I had a girlfriend once who actually belonged to an online dating site called: Hot or Not? The premise was that you would upload various photos of yourself and subject yourself to a rating system from 1-10. Once you had so many ratings you were given a caption of HOT or NOT under your photo. It was then subject to change as people rated you subsequently. I was horrified when my friend mentioned this to me. She, on the other hand, was quite pleased because she had achieved the rating of “HOT” and was also using this venue to meet men. I tried to illuminate her on the perils of her situation from a self-esteem standpoint, which did not work. I then went for the angle of “men are dogs” and this was only feeding the frenzy, and that did not work.
So then I asked her: what is the point, really? Her answer was that it made her feel good when men thought she was hot. She needed to be built up in this area because she was insecure. Now I understand insecurity. I am a woman, after all. I am not always on top of my game, and I worry about my weight along with the best of them. But that is because of MY standards, not some sweeping standard determined by society, but about the ways in which I feel sexiest.

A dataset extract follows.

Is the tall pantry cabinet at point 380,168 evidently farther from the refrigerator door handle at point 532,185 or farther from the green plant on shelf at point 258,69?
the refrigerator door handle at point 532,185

It is safe to say that overall (thankfully), I just cannot be bothered with worrying if other people find me attractive. They either will or they won’t. I am either HOT or NOT. One thing I need like a hole in the head is to subject myself to a rating system by men who have no clue who I am.
I knew a guy once who tried to “rate me” in spite of me telling him; thanks but no thanks, I really don’t want to know what you think. He proceeded to give me a 9. So once it was out there, (against my wishes) I decided to put him in his place once and for all. I told him it was ridiculous to give me a 9 because I was nowhere near perfect. I further reiterated that I really had no desire to be “perfect” in his eyes, I just wanted to be me…after all, I like me, and the only rating that ultimately matters is the one I give myself.
His response? “Well, what number would you give me?” Uh…I think he has missed the point. Right over his head in fact. But he pressed for a rating, so I relented.
My first inclination was to rate him based on personality alone which would have been about a 3. But I decided that brutal honesty is not always the best policy and he was fairly good-looking so I generously gave him a 6, which funnily enough seemed to pacify him.
I guess I somehow instinctively knew the poor dude was just searching for an ego boost and for whatever reason at that particular time in his life, he wanted it from a woman he found attractive.